WHAT IS REQUIRED: Every record below must be retyped exactly, with the pictures left out.

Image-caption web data
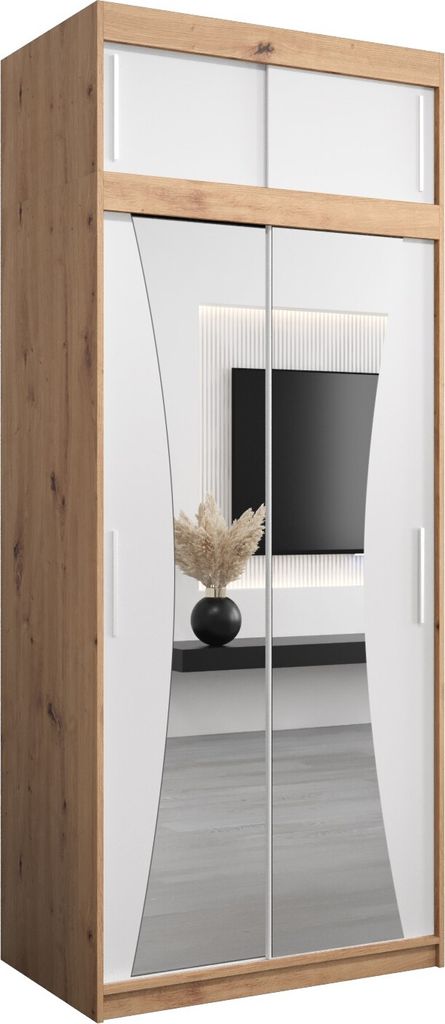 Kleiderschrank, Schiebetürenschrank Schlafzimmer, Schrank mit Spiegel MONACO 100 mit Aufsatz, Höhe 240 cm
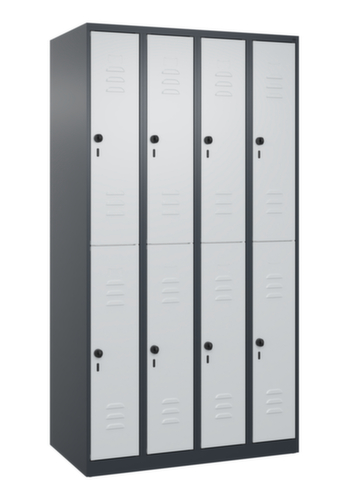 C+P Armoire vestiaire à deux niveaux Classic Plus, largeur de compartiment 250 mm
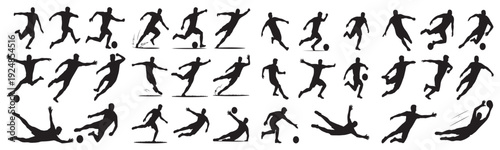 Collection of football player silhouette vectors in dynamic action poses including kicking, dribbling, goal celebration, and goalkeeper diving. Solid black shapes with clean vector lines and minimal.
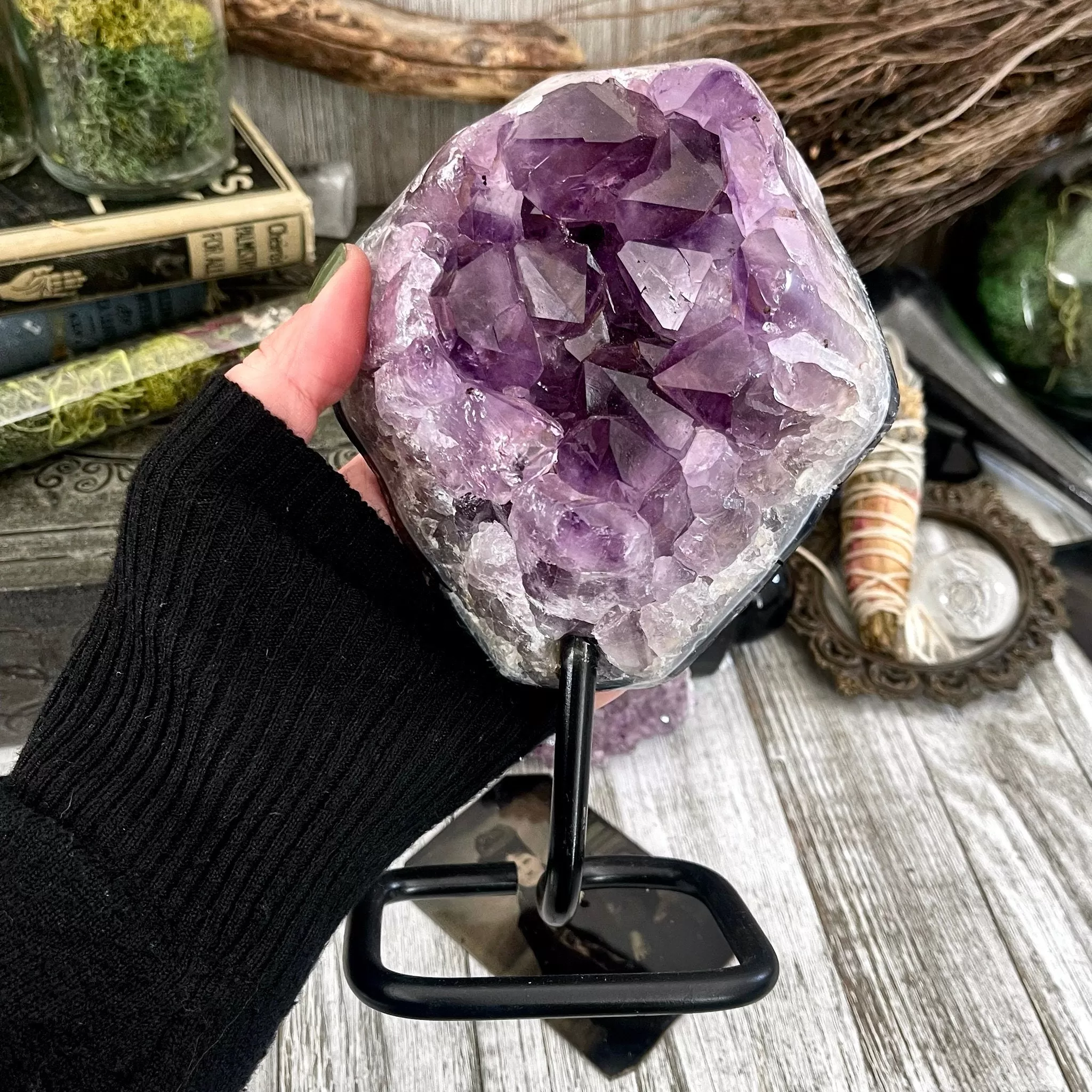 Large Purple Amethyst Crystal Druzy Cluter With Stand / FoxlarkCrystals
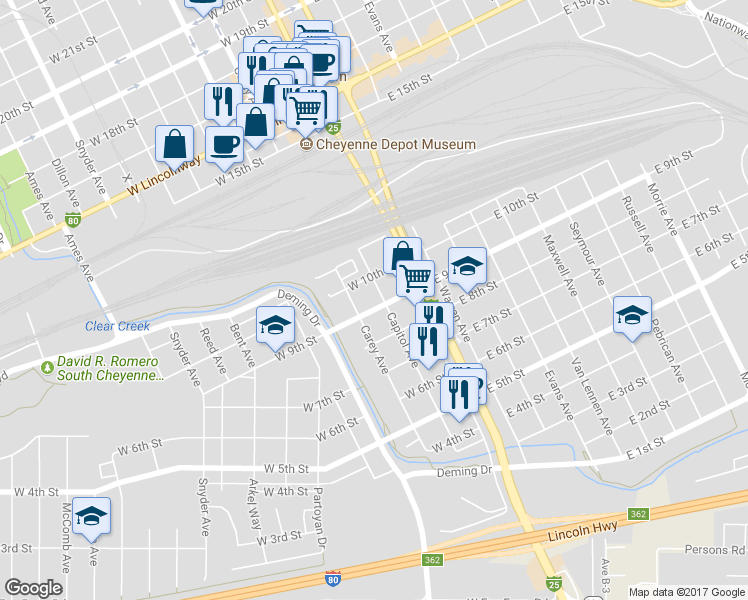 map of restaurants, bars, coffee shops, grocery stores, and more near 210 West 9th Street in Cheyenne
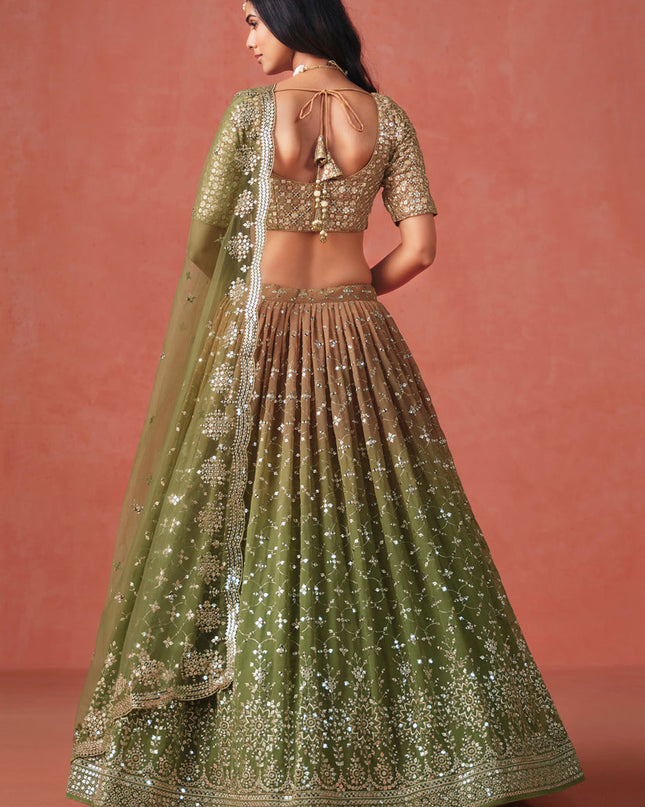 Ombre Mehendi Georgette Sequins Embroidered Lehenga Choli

REPLY:
 Kleiderschrank, Schiebetürenschrank Schlafzimmer, Schrank mit Spiegel MONACO 100 mit Aufsatz, Höhe 240 cm
 C+P Armoire vestiaire à deux niveaux Classic Plus, largeur de compartiment 250 mm
 Collection of football player silhouette vectors in dynamic action poses including kicking, dribbling, goal celebration, and goalkeeper diving. Solid black shapes with clean vector lines and minimal.
 Large Purple Amethyst Crystal Druzy Cluter With Stand / FoxlarkCrystals
 map of restaurants, bars, coffee shops, grocery stores, and more near 210 West 9th Street in Cheyenne
 Ombre Mehendi Georgette Sequins Embroidered Lehenga Choli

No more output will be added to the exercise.